**DIE AUFGABEN:**
1. Als was wird Nana Walzer im Artikel über das Tagebuchschreiben bezeichnet?
2. Prüfe, ob die folgenden Aussagen mit dem Artikel über das Tagebuchschreiben übereinstimmen. Antworte jeweils mit Ja oder Nein und zitiere die entscheidenden Worte des Artikels.
(a) Junge Menschen fühlen sich ihren Gefühlen hilflos ausgesetzt.
(b) Rationale Argumente setzen sich gegen die starken Gefühle leicht durch.
(c) Teenager wollen die Fragen zu ihrem erwachenden Sexualleben am liebsten mit ihren Eltern besprechen.
3. Schreibe den Artikel über das Tagebuchschreiben im Anschluss an seinen letzten Satz weiter.

**ARTIKEL:**
○ ○ ○ ○
Liebes Tagebuch- Brief an die Seele

Was ist das Gute am Tagebuchschreiben, warum schreiben vor allem als Teenager so gerne Tagebücher und warum ist es den Erwachsenen oft peinlich, wenn sie ihre eigenen Tagebücher später lesen-Kommunikationsexpertin Nana Walzer hat Erklärungen.

Die Umbruchzeit zwischen Kindheit und Erwachsenenalter ist von Unsicherheiten auf vielen Ebenen begleitet. Der Hormonhaushalt sorgt für ein intensives Wechselbad der Gefühle, dem sich die jungen Menschen nicht nur hilflos ausgesetzt fühlen, sie identifizieren sich auch noch zu 100% mit diesen Gefühlen.

Wenn sie wütend sind, dann glauben sie, jedes Recht darauf zu haben und verhalten sich etwa ihren Eltern gegenüber höchst unfair. Rationale Argumente haben gegen diese starken Gefühle kaum eine Chance. Auch der Körper macht drastische Veränderungen durch und das Sexualleben erwacht und wirft unendlich viele Fragen auf, die Teenager nicht mit ihren Eltern klären möchten. Peinlichkeit und Scham sind häufige Erscheinungen in diesem Alter.
○ ○ ○ ○
**BEREITGESTELLTES MATERIAL:**
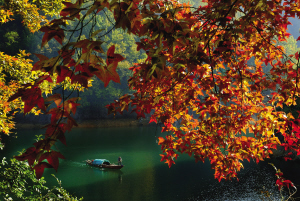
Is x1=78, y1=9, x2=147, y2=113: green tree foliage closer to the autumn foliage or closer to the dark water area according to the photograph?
○ ○ ○ ○
**LÖSUNGEN:**
1. Als Kommunikationsexpertin.

2.
(a) Ja: „dem sich die jungen Menschen nicht nur hilflos ausgesetzt fühlen“
(b) Nein: „Rationale Argumente haben gegen diese starken Gefühle kaum eine Chance.“
(c) Nein: „die Teenager nicht mit ihren Eltern klären möchten“

3.
Die Erfahrung im Umgang mit sich selbst, der Welt und anderen fehlt schlicht noch. Und dennoch wollen gerade Pubertierende selbstsicher, souverän und cool erscheinen. Sie müssen also in einen Dialog treten, um erstens sich selbst ihrer Gefühle und Themen bewusst zu werden und um zweitens die offenen Fragen zu erkennen und zu beantworten. Das Tagebuch hilft vor allem dabei, eine stabile Beziehung zu sich selbst aufzubauen, die eigene Wahrnehmung zu schärfen, eigene Wünsche aber auch Herausforderungen und Gefühle besser zu erkennen. Natürlich sind diese tiefsten inneren Selbstgespräche etwas sehr Intimes und sollten geheim bleiben dürfen.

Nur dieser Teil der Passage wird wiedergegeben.